WWII books you can recommend?

The WryGuy has a birthday coming and I’d like to find a really good book or two for him. He’s very into WWII stuff, and reads a lot on the subject. Recently, he’s read a biography of Churchill, some stuff about a Japanese soldier who mistakenly thought the war was still going on until sometime in the 1960s, and something along the lines of Band of Brothers by Steven Ambrose (in fact, it might have actually been Band of Brothers for all I know.)

Obviously, this is not stuff I would select, being more inclined to SF myself. So I need some help. I’d prefer to get him something that’s not “bestseller-ish” - and we’ve discovered he’s not a really big fan of Steven Ambrose’s writing.

Any ideas?

A terrific, enjoyable, and wonderful history of the war is “The Second World War” by John Keegan.

Anything by Richard Overy is good. “Russia’s War” is a nice, insightful, and relatively brief treatment of the Germany-Russia conflict.

Liddell Hart’s history of the war is exceptional, though tougher reading.

Strange Victory by Ernest May. If you really want to understand how the Germans pulled off their invasion of France and get past all of the myths out there about it - this is the book to read. And it will be a good intro to a lot of the main personas that will come into play later in WWII.

I can’t recommend this book highly enough.

“Quartered Safe Out Here” by George MacDonald Fraser (author of the ‘Flashman’ novels); his own experiences in Burma as an infantryman in WW2, and a classic;

“Accidental Journey” by Max-Otto Loewenstein, a German Jew whose family fled to Britain in 1935; he was interned by the British in 1940,but wound up joining the British Army, and is at once funny and touching;

“Stalingrad” and “The Fall of Berlin” by Anthony Beevor, who has had access to newly opened ex-Soviet archives, which are stuffed full of catupred German Army documents–not just high-level reports, but letters and diaries of officers and men. Stunning books that personalise the greatest struggles of the war.

“Into That Darkness” Gitty Sereny; a series of interviews with Fritz Stangl, who became the commandant of the extermination camp at Treblinka; a calm, yet horrifying progression from Austrian policeman, through euthaniser of the mentally deficient, to efficient mass exterminator.

“captured” German Army sources, and “Gitta” Sereny.

I’d recommend Alaistar Horne, but his book on WWII, To Lose a Battle is out of print. However, if he’s willing to try WWI, pick up Horne’s The Price of Glory, one of the best history books ever written about a battle (Verdun).
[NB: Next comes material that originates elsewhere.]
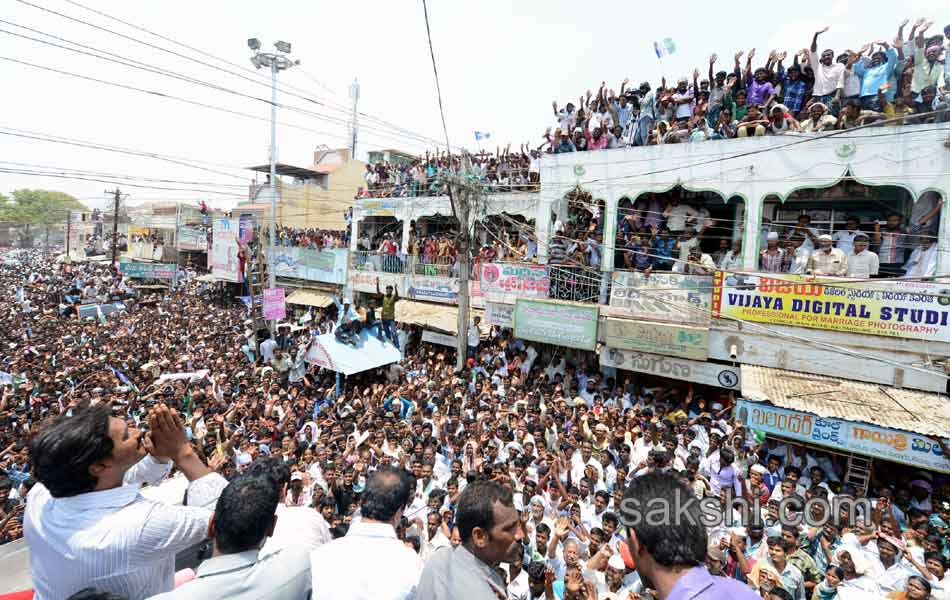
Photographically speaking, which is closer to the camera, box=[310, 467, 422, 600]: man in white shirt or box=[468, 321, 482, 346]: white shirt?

If you want to spend a lot of money, I heartily recommend Winston Churchill’s 6-volume history of WW2. It contains a lot of detailed information about the events leading up to the war and Britain’s battles before the USSR and USA became involved.

If that’s out of your price range, I agree with RickJay that Liddell Hart’s history is excellent.

Sir Allan Bullock’s “Hitler and Stalin: Parallel Lives” was a pretty good dual biography.

Also, check out Solomon Perel’s autobiography “Europa, Europa”. Perel was a Polish Jew who through some rather strange circumstances, (and hiding his Jewishness), became the mascot and good-luck charm of a German army group in Poland, the foster-son of an Army Colonel, and a member of the Hitler Youth.

You guys rock, you know that?

I made a list. I’ll go scope out what’s already on his bookshelves, then I’m going to head to Amazon.

Thank you!

Or, perhaps you will be as lucky as my brother, who found a complete set in hardcover for around twenty bucks at a used bookstore a few years ago, the bastard!:stuck_out_tongue:

If he hasn’t already read them, try some Cornelius Ryan: A Bridge too Far , The Longest Day , and The Last Battle . Operation Market Garden, D-Day, and the Battle of Berlin, respectively. If he is a big WWII buff like you say, though, he may have already read them.